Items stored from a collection
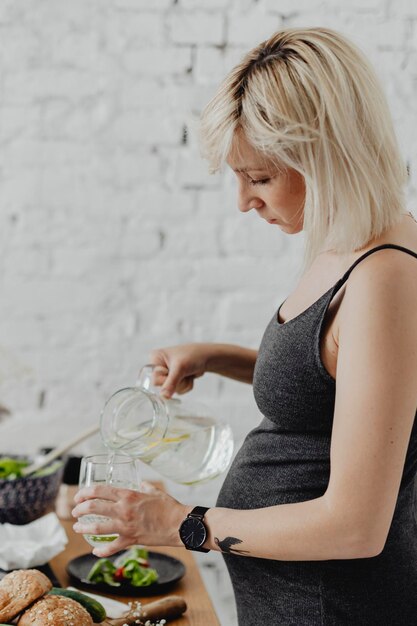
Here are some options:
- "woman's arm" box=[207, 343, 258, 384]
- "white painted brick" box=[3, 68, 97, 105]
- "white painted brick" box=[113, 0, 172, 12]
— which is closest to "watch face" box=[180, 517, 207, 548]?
"woman's arm" box=[207, 343, 258, 384]

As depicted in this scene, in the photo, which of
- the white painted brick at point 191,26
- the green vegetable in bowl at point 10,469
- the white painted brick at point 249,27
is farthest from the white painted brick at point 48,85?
the green vegetable in bowl at point 10,469

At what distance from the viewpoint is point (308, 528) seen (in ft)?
3.12

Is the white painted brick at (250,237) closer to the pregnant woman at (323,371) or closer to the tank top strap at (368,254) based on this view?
the pregnant woman at (323,371)

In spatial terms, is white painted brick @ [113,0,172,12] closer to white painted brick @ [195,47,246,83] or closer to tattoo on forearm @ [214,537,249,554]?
white painted brick @ [195,47,246,83]

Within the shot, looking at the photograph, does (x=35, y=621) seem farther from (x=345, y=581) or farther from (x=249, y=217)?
(x=249, y=217)

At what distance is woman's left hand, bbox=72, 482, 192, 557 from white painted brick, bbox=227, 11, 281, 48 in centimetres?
134

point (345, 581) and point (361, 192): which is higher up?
point (361, 192)

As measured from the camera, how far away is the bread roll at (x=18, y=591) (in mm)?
1064

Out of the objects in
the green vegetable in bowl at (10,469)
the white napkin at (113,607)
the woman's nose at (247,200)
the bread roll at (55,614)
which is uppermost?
the woman's nose at (247,200)

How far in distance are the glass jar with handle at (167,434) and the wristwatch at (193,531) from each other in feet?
0.59

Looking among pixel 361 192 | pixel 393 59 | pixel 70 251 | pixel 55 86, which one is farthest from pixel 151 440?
pixel 393 59

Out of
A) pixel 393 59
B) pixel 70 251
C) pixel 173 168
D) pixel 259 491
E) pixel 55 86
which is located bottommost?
pixel 259 491

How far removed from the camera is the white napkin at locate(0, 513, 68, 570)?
1.37m

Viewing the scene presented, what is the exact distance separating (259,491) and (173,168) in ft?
3.60
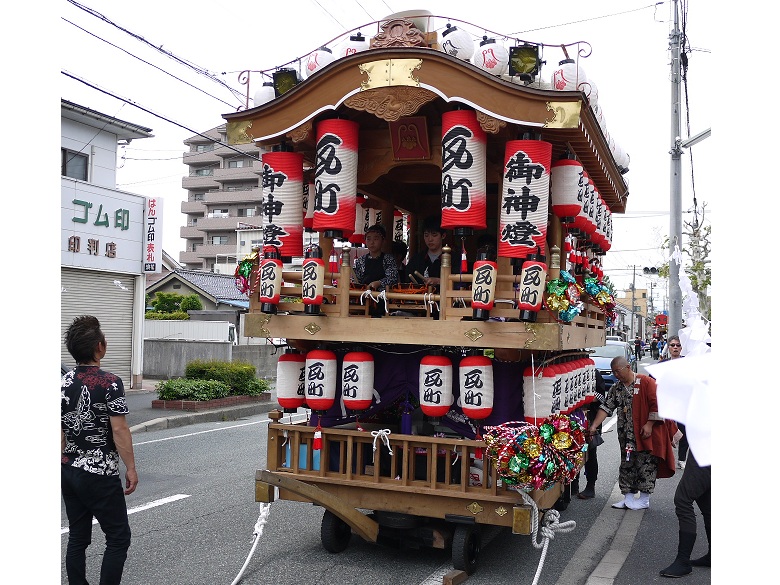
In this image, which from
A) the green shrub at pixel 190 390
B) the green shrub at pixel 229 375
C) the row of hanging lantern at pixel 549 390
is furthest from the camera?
the green shrub at pixel 229 375

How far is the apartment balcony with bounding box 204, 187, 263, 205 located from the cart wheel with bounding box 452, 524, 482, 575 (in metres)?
53.1

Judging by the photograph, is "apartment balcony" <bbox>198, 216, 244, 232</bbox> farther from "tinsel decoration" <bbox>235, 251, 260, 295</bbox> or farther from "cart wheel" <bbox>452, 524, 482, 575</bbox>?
"cart wheel" <bbox>452, 524, 482, 575</bbox>

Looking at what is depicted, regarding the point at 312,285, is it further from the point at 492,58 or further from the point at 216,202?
the point at 216,202

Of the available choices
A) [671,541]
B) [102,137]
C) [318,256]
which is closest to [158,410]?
[102,137]

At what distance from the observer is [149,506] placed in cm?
776

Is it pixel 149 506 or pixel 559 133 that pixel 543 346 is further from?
pixel 149 506

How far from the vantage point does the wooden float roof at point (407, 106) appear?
5.46 m

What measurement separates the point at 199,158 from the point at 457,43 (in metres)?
57.8

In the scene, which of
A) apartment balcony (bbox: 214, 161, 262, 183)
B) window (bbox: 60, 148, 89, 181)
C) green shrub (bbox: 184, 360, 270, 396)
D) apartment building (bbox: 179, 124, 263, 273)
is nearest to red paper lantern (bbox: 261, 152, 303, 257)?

What is required: Copy every line of the records above word for word, leaving out the pictures.

Exercise output:
Here are some options:
- "woman's arm" box=[207, 343, 258, 384]
- "white painted brick" box=[3, 68, 97, 105]
- "white painted brick" box=[113, 0, 172, 12]
— which is closest to "watch face" box=[180, 517, 207, 548]?
"woman's arm" box=[207, 343, 258, 384]

As depicted in this scene, in the photo, which of
- the white painted brick at point 191,26
- the green vegetable in bowl at point 10,469
- the white painted brick at point 249,27
is farthest from the white painted brick at point 48,85?
the green vegetable in bowl at point 10,469

At what distance from the viewpoint is point (308, 528) seen (in ft)?
3.12

Is the white painted brick at (250,237) closer to the pregnant woman at (323,371) or closer to the tank top strap at (368,254) based on this view?
the pregnant woman at (323,371)

In spatial terms, is white painted brick @ [113,0,172,12] closer to white painted brick @ [195,47,246,83] or closer to tattoo on forearm @ [214,537,249,554]?
white painted brick @ [195,47,246,83]

Within the shot, looking at the photograph, does (x=35, y=621) seem farther from (x=345, y=581) or farther from (x=249, y=217)?
(x=249, y=217)

At what distance is woman's left hand, bbox=72, 482, 192, 557 from white painted brick, bbox=227, 11, 281, 48 in centimetres?
134

point (345, 581) and point (361, 192): which is higher up?
point (361, 192)

As measured from the camera, how far away is the bread roll at (x=18, y=591) (in mm)?
1064

Out of the objects in
the green vegetable in bowl at (10,469)
the white napkin at (113,607)
the woman's nose at (247,200)
the bread roll at (55,614)
which is uppermost?
the woman's nose at (247,200)

How far in distance are the glass jar with handle at (167,434) and the wristwatch at (193,531) from each other in feet?
0.59

Looking among pixel 361 192 | pixel 393 59 | pixel 70 251 | pixel 55 86, which one is farthest from pixel 151 440?
pixel 393 59

Out of
A) pixel 393 59
B) pixel 70 251
C) pixel 173 168
D) pixel 259 491
E) pixel 55 86
which is located bottommost?
pixel 259 491

How far removed from the camera is the white napkin at locate(0, 513, 68, 570)?
1.37m

Viewing the scene presented, what is the exact distance separating (259,491) and (173,168) in ft?
3.60
In this image, which from
A) the green shrub at pixel 190 390
B) the green shrub at pixel 229 375
C) the row of hanging lantern at pixel 549 390
is furthest from the camera?
the green shrub at pixel 229 375

How far is the apartment balcony with bounding box 204, 187, 263, 205 located from the cart wheel with bounding box 452, 524, 482, 575 (in metres)?
53.1

Judging by the photograph, is "apartment balcony" <bbox>198, 216, 244, 232</bbox> farther from "tinsel decoration" <bbox>235, 251, 260, 295</bbox> or farther from "cart wheel" <bbox>452, 524, 482, 575</bbox>?
"cart wheel" <bbox>452, 524, 482, 575</bbox>

Looking at what is depicted, regarding the point at 312,285, is it further from the point at 492,58 or further from the point at 216,202?
the point at 216,202

Of the available choices
A) [671,541]
B) [102,137]
C) [318,256]
which is closest to [158,410]?
[102,137]

At what distance from the observer is [149,506] placed in cm?
776

Is it pixel 149 506 or pixel 559 133 that pixel 543 346 is further from?
pixel 149 506

How far from the vantage point does the wooden float roof at point (407, 106) appear?
5.46 m

What measurement separates the point at 199,158 from the point at 457,43 (in metres)?
57.8

In the scene, which of
A) apartment balcony (bbox: 214, 161, 262, 183)
B) window (bbox: 60, 148, 89, 181)
C) green shrub (bbox: 184, 360, 270, 396)
D) apartment building (bbox: 179, 124, 263, 273)
is nearest to red paper lantern (bbox: 261, 152, 303, 257)?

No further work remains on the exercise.